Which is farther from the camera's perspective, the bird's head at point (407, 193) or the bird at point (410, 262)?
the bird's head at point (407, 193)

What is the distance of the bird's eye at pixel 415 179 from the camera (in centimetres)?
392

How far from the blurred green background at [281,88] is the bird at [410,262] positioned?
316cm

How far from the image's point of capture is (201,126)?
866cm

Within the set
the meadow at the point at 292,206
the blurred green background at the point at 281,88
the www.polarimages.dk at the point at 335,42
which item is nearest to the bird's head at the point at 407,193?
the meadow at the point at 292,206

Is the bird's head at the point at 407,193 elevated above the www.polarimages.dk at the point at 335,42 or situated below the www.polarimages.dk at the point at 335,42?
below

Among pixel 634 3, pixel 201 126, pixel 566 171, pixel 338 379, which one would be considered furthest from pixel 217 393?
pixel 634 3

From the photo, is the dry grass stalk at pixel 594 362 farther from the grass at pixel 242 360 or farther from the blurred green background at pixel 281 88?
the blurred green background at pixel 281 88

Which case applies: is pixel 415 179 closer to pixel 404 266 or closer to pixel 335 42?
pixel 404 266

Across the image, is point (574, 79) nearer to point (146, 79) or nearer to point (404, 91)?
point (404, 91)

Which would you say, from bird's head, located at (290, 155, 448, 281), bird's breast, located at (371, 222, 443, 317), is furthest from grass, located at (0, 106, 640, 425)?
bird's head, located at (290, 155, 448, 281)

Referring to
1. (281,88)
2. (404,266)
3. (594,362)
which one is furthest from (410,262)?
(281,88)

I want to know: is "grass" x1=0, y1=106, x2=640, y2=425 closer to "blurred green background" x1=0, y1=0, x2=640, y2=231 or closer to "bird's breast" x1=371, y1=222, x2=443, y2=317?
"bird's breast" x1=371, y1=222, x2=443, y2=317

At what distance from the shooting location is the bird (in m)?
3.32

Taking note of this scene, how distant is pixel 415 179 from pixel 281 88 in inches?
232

* * *

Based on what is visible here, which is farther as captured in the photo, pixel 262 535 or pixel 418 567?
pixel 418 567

==

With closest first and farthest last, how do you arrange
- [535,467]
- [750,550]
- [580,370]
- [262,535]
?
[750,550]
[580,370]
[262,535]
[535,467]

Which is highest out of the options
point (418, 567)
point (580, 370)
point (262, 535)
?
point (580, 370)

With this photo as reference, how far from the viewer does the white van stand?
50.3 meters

GIVEN TASK:
Retype the data from the line containing "With this photo" up to and including the line containing "50.3 meters", reproducing each line without alteration.

SOLUTION FOR THIS PROBLEM:
With this photo as reference, how far from the viewer does the white van stand?
50.3 meters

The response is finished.